Hz. Peygamber bu Hadis-i Şerif’i ile insanın tûl-i emeller ile oyalanarak bugününü heba etmemesini tavsiye eder. Çünkü emelin sonu yoktur, insan onlara takılarak niçin yaratıldığını unutmamalıdır. Hayat gibi insanın ihtiyaçları da sınırlıdır. Elbette ki insan ihtiyacından daha fazla geçim imkânına sahip olabilir. Bu İslam’da yasaklanmamıştır. Ancak daha fazlasını istemek ve daha çok kazanmak için çalışmayı hayatın gayesi addetmek yasaklanmıştır.

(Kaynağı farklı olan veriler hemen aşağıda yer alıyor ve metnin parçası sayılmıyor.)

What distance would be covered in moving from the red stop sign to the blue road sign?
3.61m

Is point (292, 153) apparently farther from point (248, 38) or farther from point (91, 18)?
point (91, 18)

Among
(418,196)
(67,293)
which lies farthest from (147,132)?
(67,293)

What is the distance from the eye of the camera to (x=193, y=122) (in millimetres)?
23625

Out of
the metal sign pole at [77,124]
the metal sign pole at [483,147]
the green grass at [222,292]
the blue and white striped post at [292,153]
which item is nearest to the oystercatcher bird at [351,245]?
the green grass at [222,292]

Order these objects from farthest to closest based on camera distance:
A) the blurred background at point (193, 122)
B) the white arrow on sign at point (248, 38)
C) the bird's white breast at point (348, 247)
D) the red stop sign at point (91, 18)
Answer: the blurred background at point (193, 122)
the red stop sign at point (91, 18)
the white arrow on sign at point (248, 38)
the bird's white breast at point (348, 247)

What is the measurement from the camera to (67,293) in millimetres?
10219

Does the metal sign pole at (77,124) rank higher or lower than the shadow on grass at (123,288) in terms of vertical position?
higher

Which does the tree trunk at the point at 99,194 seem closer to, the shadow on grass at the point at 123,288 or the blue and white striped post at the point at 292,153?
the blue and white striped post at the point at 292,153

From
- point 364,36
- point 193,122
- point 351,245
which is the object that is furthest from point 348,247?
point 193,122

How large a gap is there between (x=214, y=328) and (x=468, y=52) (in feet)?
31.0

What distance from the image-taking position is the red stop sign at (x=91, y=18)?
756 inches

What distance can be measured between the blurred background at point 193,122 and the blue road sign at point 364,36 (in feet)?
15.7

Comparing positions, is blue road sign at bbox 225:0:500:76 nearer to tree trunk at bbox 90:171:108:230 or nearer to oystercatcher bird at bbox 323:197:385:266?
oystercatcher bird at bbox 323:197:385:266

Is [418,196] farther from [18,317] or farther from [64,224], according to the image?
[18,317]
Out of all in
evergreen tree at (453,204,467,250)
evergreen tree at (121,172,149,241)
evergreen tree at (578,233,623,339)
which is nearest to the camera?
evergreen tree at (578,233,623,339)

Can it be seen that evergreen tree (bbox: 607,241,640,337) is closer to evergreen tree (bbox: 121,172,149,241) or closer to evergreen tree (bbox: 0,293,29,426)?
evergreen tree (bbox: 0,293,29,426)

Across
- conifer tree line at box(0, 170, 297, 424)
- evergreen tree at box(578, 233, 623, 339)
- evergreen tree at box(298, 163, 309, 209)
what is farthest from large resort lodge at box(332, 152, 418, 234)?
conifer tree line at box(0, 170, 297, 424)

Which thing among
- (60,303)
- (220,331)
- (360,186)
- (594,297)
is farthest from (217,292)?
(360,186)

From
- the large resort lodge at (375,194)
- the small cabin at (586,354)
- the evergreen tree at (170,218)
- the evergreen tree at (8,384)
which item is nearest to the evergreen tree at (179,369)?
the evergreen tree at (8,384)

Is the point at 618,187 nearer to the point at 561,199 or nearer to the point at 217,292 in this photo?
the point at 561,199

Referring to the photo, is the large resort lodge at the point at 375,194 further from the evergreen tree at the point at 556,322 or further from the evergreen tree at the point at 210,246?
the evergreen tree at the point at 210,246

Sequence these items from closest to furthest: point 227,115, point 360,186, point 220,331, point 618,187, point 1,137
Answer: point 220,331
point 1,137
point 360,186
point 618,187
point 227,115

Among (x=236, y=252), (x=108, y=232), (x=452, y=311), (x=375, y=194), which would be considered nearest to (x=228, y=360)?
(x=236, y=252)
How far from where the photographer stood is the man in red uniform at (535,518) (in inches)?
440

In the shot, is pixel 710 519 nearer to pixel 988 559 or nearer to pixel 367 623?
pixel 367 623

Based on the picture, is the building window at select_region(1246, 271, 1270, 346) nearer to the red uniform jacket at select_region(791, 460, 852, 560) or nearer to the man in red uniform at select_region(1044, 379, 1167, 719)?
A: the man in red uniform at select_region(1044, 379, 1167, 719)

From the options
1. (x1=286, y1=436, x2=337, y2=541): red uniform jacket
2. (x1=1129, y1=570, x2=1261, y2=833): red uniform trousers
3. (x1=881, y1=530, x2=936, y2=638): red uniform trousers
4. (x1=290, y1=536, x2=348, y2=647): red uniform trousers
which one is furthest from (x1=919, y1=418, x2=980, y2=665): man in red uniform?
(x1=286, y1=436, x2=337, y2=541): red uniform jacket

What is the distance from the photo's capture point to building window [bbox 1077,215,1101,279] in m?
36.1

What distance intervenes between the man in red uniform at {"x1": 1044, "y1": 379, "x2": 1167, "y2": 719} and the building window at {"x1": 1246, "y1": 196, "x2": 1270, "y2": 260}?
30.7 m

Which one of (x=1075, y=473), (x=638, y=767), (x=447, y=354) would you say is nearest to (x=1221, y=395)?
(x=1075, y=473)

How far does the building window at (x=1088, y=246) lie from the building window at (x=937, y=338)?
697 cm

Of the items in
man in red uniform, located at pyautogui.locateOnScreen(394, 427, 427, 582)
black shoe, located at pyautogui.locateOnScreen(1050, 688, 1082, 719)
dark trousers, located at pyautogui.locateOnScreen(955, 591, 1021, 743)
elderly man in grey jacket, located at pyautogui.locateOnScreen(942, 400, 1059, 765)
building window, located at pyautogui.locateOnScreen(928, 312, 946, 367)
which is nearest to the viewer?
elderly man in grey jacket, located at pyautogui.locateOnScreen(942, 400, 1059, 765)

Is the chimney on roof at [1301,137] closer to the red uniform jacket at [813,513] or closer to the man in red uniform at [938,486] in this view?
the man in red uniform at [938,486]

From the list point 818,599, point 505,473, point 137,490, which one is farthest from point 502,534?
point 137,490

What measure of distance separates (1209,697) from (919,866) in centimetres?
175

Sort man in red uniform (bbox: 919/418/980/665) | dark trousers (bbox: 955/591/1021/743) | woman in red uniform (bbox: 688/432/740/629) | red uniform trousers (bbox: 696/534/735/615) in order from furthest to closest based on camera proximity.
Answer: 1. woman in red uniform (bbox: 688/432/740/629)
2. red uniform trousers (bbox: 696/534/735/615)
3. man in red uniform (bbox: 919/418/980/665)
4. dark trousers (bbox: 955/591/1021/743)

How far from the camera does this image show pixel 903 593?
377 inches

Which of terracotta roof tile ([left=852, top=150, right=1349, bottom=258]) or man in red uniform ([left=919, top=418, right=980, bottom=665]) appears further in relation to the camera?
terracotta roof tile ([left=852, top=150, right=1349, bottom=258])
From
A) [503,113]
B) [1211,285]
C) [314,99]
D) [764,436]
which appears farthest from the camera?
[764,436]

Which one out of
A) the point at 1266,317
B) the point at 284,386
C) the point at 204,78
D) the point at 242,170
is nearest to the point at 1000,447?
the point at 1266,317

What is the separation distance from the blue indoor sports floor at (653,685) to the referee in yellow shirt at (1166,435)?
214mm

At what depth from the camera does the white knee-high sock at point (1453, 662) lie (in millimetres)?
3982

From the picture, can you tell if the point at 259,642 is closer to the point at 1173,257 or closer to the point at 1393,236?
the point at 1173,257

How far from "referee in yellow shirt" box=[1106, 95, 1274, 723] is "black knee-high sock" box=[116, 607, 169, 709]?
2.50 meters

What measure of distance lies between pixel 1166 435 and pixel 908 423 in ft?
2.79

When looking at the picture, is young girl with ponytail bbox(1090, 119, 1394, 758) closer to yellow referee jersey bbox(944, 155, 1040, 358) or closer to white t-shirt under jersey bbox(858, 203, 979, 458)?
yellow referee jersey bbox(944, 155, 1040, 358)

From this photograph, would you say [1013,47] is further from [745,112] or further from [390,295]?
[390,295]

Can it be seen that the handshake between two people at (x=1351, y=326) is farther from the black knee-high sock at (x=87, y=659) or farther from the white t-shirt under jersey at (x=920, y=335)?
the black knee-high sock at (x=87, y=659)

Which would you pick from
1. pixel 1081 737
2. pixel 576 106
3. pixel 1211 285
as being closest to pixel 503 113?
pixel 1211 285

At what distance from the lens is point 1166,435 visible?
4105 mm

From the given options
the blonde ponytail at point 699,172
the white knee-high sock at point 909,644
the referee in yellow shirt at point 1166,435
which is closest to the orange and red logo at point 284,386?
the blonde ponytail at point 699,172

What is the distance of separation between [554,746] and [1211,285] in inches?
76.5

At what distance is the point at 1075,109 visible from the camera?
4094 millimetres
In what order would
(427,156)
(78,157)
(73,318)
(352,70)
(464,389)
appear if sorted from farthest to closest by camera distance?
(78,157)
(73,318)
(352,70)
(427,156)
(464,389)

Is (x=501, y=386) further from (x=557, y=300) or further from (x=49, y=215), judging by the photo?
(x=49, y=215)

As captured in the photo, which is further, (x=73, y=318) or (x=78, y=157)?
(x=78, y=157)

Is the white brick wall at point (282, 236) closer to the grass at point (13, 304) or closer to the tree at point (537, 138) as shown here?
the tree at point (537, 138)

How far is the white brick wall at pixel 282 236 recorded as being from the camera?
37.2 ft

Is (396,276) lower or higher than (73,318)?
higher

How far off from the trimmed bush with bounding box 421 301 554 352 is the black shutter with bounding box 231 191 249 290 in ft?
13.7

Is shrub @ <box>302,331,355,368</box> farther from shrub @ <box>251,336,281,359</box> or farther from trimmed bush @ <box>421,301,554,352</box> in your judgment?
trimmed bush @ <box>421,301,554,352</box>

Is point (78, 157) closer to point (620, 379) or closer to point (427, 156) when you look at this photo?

İnsanın yaratılış amacı, yaratıcısını tanımak, emirlerine uymak, yasaklarından kaçınmak ve O’na tam bir taat içinde bulunmaktır. İnsan hayatı boyunca rızay-ı İlahî’yi kazanmak için gayret göstermelidir. Kişi iktisadi hayatında da bu gayesinden uzaklaşamaz. Kazanırken de harcarken de bu bilinçle hareket ettiğinde, yaratılış amacına ulaşmış olduğunun verdiği hazzı, hiçbir iktisadi sistemdeki tüketme kültürü veremez insana.
İslam hayatın tamamını teşmil edecek şekilde indirilmiştir. Sosyal, ahlakî, dinî, iktisadî hayat gibi ayrıma gitmek gereksizdir. İslam insan hayatının tamamına uygulanabilir prensiplere sahiptir. Bütün alanlarda olduğu gibi iktisadî hayatta da bu ilkeler geçerlidir ve evrenseldir. Ayrıca bu düzenlemelerle sadece müslümanların değil bütün insanlığın huzur ve refah ortamı sağlanmaktadır. Bilim olma yolunda henüz emekleme döneminde olan klasik iktisat için, yeni ve daha çok bizden olan kavramlarla yeni tanımlara ihtiyaç vardır. Bu modelleme için Kur’an ayetleri ve hadisler bizler için -kaçınılmaz olarak- en temel kaynaklardır.
[1] Maide Suresi 88. Ayet. Daha fazla ayet için (2/3, 22, 25, 57, 60. 126, 172, 212, 254; 3/27, 37, 169; 4/5, 8, 39 …)
[2] Talak Suresi 7. Ayet.
[3] Hadis için bkz. Buhârî, Rikâk 4; Tirmizî, Kıyamet 22; İbn Mâce, Zühd 27.